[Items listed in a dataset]

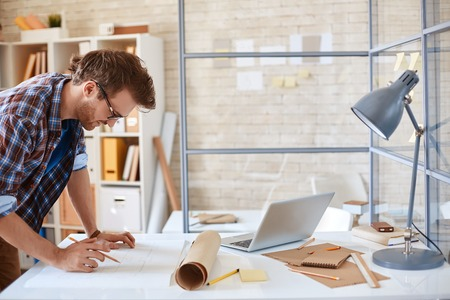 Modern architect looking at blueprint with sketch of construction in office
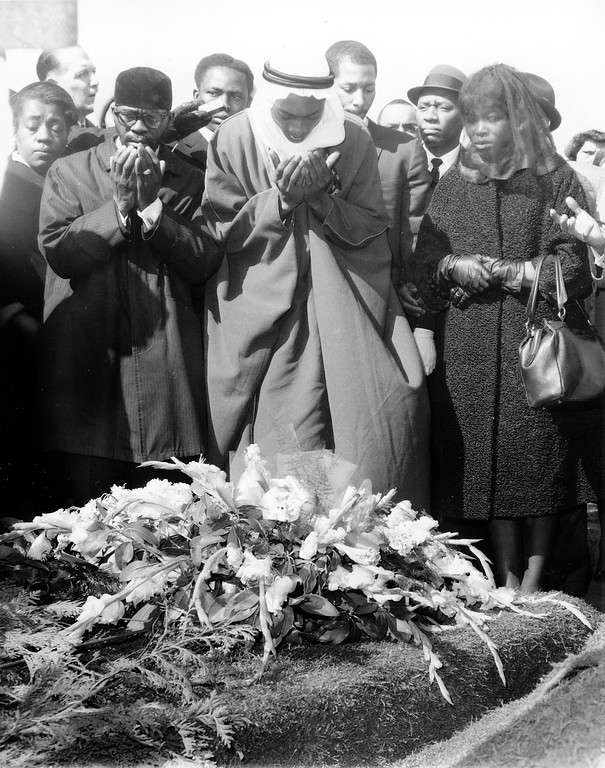 . GRAVESIDE PRAYERS FOR MALCOLM X --- Imam Alhajj Heshaans Jaaber, in Arab robes, chants the Talqueen and other Islamic prayers for Malcolm X at the graveside of the slain Black Nationalist leader. Funeral director Joseph Hall is left and Malcolm\'s Widow, Betty, at right. The cemetery is Ferncliffe at Hartsdale, Westchester County, N.Y. Funeral services were held earlier February 27, 1965 in New York\'s Harlem. (AP PHOTO/stf)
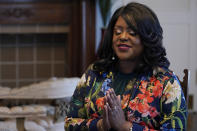 """Tiffany Crutcher pauses during an interview in Tulsa, Okla., on Monday, April 12, 2021. She says, terrorized by the Tulsa Race Massacre, """"My father's grandmother, Rebecca Brown Crutcher, had to flee Greenwood in fear of her life."""" But the family stayed in Tulsa, enduring some of the same post-massacre hardships that generations of Black Tulsans endured: urban renewal, inequality on the north side and police brutality. (AP Photo/Sue Ogrocki)"""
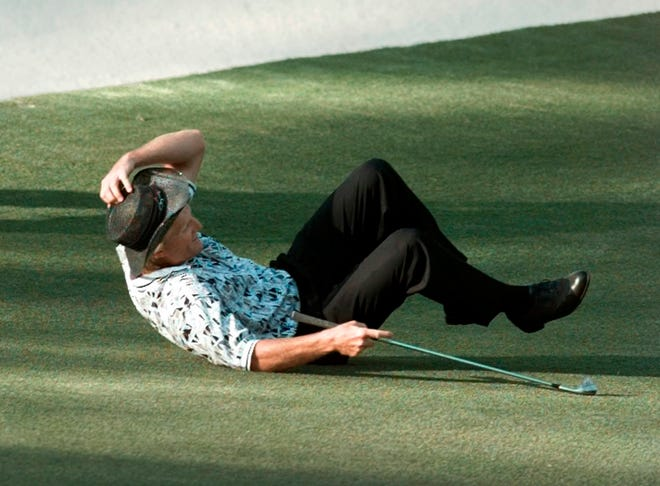 FILE - In this  Sunday, April 14, 1996 file photo, Greg Norman falls to the ground after missing his shot for an eagle on the 15th hole during final round play of the 1996 Masters at the Augusta National Golf Club in Augusta, Ga.  Norman became the only player to lose a six-shot lead in a major. (AP Photo/Dave Martin, File)
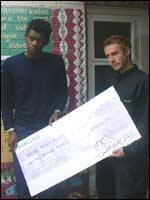 Daddy G and 3D with their cheque for £30,000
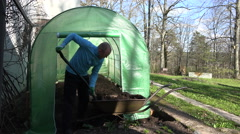 Gardener man unload rotten compost to greenhouse from barrow. 4K Stock Footage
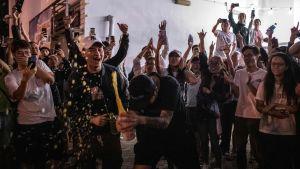 Firande oppositionsanhängare öppnar en champagneflaska utanför en vallokal i Hongkong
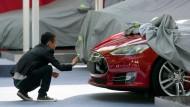Ein Mann fotografiert ein Tesla-Auto in Peking.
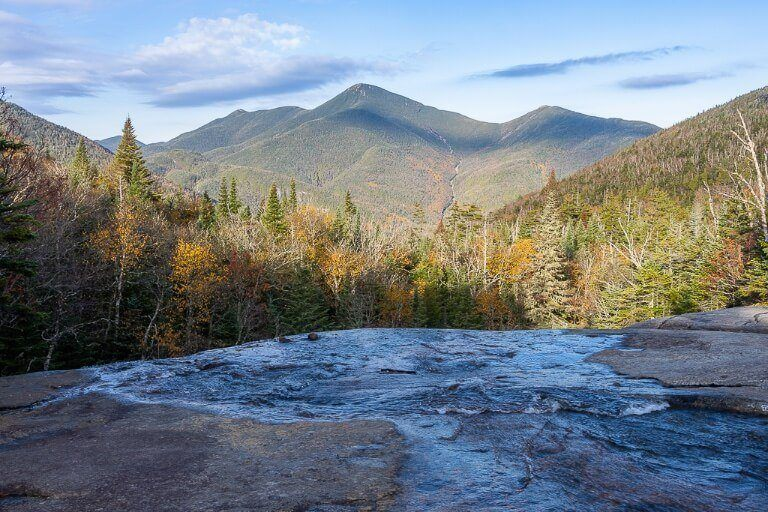 Indian Falls waterfall on the Mount Marcy hiking trail in lake placid adirondacks new york with stunning views of rolling hills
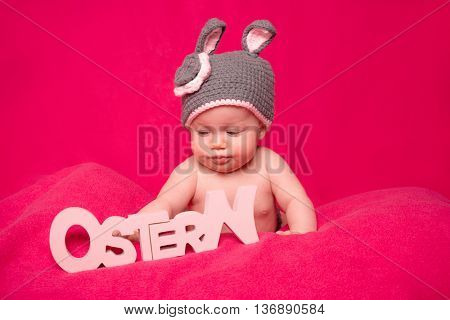 little cute easter baby playing with german letters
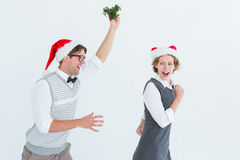 Geeky hipster running away from a man with mistletoe Stock Photos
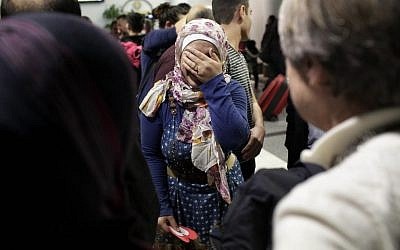 After she and her family were previously banned from entering the United States due to an executive order signed by US President Donald Trump, Syrian refugee Baraa Haj Khalaf, center covers her face as she reacts  to greetings from people during her arrival at O'Hare International Airport, in Chicago, Illinois, February 7, 2017. (AFP/Joshua LOTT)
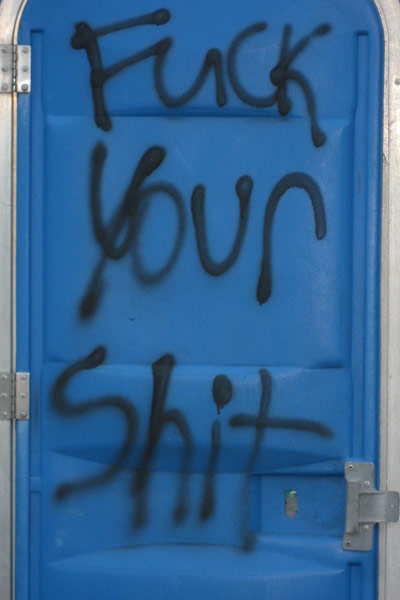 "Obscene.. yet entertaining. ""Fuck your shit"" tagged on a porta potty."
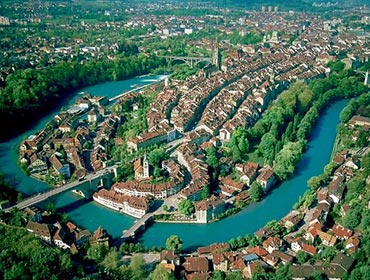 An aerial view of Bern's Old Town, surrounded by the turquoise River Aare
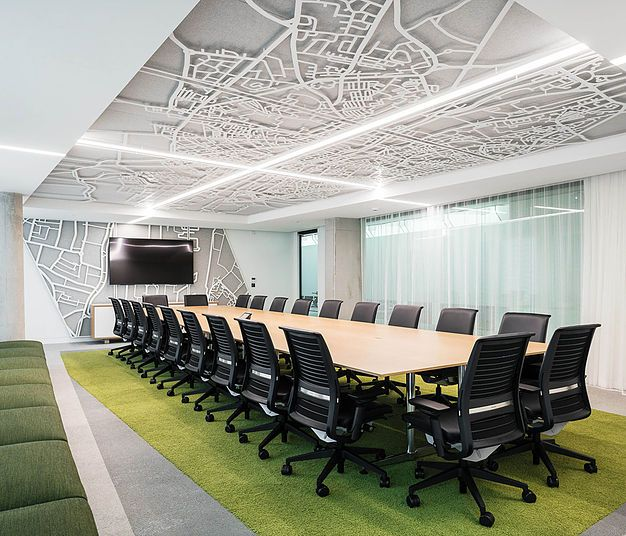 Laser cut ceiling with green flooring in boardroom for Office design video conferencing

◆ Instructions for the task ◆
Lines from the one containing "Firande oppositionsanhängare öppnar" through the final line of the entries above are to be retyped exactly, with every picture left out.

◆ Solution for this task ◆
 Firande oppositionsanhängare öppnar en champagneflaska utanför en vallokal i Hongkong
Ein Mann fotografiert ein Tesla-Auto in Peking.
 Indian Falls waterfall on the Mount Marcy hiking trail in lake placid adirondacks new york with stunning views of rolling hills
 little cute easter baby playing with german letters
 Geeky hipster running away from a man with mistletoe Stock Photos
 After she and her family were previously banned from entering the United States due to an executive order signed by US President Donald Trump, Syrian refugee Baraa Haj Khalaf, center covers her face as she reacts  to greetings from people during her arrival at O'Hare International Airport, in Chicago, Illinois, February 7, 2017. (AFP/Joshua LOTT)
 "Obscene.. yet entertaining. ""Fuck your shit"" tagged on a porta potty."
 An aerial view of Bern's Old Town, surrounded by the turquoise River Aare
 Laser cut ceiling with green flooring in boardroom for Office design video conferencing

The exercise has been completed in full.